_What the task asks_
Copy the profile of footballer Jean-Michel Badiane word for word, from start to finish.

[[ Document segment open ]]

Jean-Michel Badiane

Personal information
- Full name: Jean-Michel Badiane
- Date of birth: 9 May 1983 (age 43)
- Place of birth: Paris, France
- Height: 6 ft 0 in (1.83 m)
- Position: Defender

Youth career
- 1992–1994: AS Neuville-sur-Oise
- 1994–2003: PSG

Senior career*
- Years: Team / Apps / (Gls)
- 2003–2006: PSG / 31 / (1)
- 2006–2009: Sedan / 47 / (3)
- 2010–2013: Paris FC / 52 / (2)

International career
- 2005–2006: France U21 / 7 / (0)

= Jean-Michel Badiane =

French footballer (born 1983)

Jean-Michel Badiane (born 9 May 1983) is a French football defender of Senegalese descent, last playing for Ligue 2 side CS Sedan Ardennes.

== Career ==
Jean-Michel Badiane spent three years at the INF Clairefontaine academy, between 1996 and 1999.

A Paris Saint-Germain player until the summer of 2006, Badiane was the third choice centre back for the Parisian side, and made his professional début on 21 August 2004 in a match against Nantes. He signed his first professional contract with the club in 2004, having been with PSG since the age of 10 in the youth teams.

Badiane has represented France at under-15, under-17 and has been in the under-21 squad.

[[ Document segment closed ]]
[[ Data provided open ]]

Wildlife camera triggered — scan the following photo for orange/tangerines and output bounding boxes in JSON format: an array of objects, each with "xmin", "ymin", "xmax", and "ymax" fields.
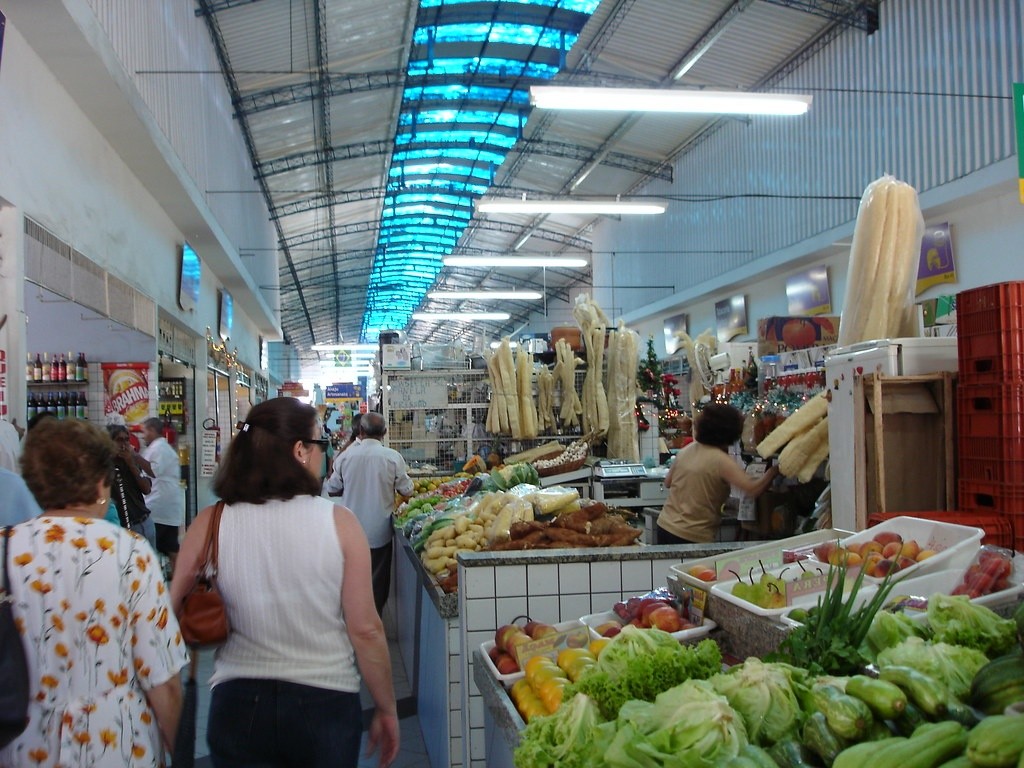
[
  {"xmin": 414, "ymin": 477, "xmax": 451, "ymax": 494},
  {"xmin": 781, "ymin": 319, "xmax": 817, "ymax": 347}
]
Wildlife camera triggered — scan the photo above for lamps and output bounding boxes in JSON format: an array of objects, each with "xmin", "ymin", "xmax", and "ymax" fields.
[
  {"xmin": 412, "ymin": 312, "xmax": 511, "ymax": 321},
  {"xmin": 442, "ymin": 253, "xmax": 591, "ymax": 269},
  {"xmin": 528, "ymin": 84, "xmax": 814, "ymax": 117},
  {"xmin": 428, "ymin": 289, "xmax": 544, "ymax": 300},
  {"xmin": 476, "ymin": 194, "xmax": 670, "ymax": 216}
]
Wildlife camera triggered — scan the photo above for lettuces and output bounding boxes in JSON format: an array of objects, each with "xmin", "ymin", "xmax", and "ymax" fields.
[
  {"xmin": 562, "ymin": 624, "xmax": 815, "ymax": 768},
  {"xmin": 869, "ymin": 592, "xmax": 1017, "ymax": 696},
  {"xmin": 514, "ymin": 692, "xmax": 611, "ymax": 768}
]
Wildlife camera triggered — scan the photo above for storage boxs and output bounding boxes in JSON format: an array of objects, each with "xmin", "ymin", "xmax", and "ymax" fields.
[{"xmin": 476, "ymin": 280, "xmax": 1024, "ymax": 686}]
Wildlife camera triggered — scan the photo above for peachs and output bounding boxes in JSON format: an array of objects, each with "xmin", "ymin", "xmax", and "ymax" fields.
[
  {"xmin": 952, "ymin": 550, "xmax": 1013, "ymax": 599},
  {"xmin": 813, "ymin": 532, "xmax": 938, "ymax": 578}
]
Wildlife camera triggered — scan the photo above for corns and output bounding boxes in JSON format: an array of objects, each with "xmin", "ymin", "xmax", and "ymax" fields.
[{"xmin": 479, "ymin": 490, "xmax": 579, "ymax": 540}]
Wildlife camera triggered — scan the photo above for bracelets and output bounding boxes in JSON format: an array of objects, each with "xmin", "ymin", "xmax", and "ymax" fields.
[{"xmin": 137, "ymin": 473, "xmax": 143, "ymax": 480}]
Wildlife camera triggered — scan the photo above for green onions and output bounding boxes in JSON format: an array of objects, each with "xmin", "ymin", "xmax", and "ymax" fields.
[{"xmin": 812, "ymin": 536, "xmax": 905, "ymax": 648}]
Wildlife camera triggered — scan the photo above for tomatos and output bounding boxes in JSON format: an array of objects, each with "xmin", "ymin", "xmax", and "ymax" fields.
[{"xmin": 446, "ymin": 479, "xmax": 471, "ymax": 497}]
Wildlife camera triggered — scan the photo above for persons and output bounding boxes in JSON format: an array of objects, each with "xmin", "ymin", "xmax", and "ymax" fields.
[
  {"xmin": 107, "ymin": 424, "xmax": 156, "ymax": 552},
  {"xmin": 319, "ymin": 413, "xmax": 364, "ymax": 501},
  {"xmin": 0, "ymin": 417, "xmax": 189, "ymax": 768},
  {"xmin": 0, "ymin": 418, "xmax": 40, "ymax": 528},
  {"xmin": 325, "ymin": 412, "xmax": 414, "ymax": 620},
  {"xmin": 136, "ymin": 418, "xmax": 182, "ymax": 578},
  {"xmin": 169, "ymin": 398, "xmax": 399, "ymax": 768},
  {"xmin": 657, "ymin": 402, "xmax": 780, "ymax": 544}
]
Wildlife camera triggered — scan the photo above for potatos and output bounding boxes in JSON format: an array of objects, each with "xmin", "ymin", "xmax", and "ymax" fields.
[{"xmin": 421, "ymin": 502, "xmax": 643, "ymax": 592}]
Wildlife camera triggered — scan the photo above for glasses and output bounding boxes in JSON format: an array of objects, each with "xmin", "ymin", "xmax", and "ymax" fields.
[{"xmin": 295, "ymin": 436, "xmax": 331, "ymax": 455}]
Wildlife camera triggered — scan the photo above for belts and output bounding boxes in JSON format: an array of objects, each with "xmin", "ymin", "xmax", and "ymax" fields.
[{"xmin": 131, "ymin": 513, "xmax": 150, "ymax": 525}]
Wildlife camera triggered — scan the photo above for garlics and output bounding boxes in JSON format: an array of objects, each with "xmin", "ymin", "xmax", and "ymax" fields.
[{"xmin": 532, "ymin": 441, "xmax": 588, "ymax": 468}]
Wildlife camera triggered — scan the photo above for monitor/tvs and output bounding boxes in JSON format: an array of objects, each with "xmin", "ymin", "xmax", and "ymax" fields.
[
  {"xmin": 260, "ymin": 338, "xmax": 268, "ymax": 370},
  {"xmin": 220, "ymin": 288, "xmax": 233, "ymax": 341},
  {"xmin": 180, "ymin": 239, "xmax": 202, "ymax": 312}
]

[[ Data provided closed ]]

_Response area_
Jean-Michel Badiane

Personal information
- Full name: Jean-Michel Badiane
- Date of birth: 9 May 1983 (age 43)
- Place of birth: Paris, France
- Height: 6 ft 0 in (1.83 m)
- Position: Defender

Youth career
- 1992–1994: AS Neuville-sur-Oise
- 1994–2003: PSG

Senior career*
- Years: Team / Apps / (Gls)
- 2003–2006: PSG / 31 / (1)
- 2006–2009: Sedan / 47 / (3)
- 2010–2013: Paris FC / 52 / (2)

International career
- 2005–2006: France U21 / 7 / (0)

= Jean-Michel Badiane =

French footballer (born 1983)

Jean-Michel Badiane (born 9 May 1983) is a French football defender of Senegalese descent, last playing for Ligue 2 side CS Sedan Ardennes.

== Career ==
Jean-Michel Badiane spent three years at the INF Clairefontaine academy, between 1996 and 1999.

A Paris Saint-Germain player until the summer of 2006, Badiane was the third choice centre back for the Parisian side, and made his professional début on 21 August 2004 in a match against Nantes. He signed his first professional contract with the club in 2004, having been with PSG since the age of 10 in the youth teams.

Badiane has represented France at under-15, under-17 and has been in the under-21 squad.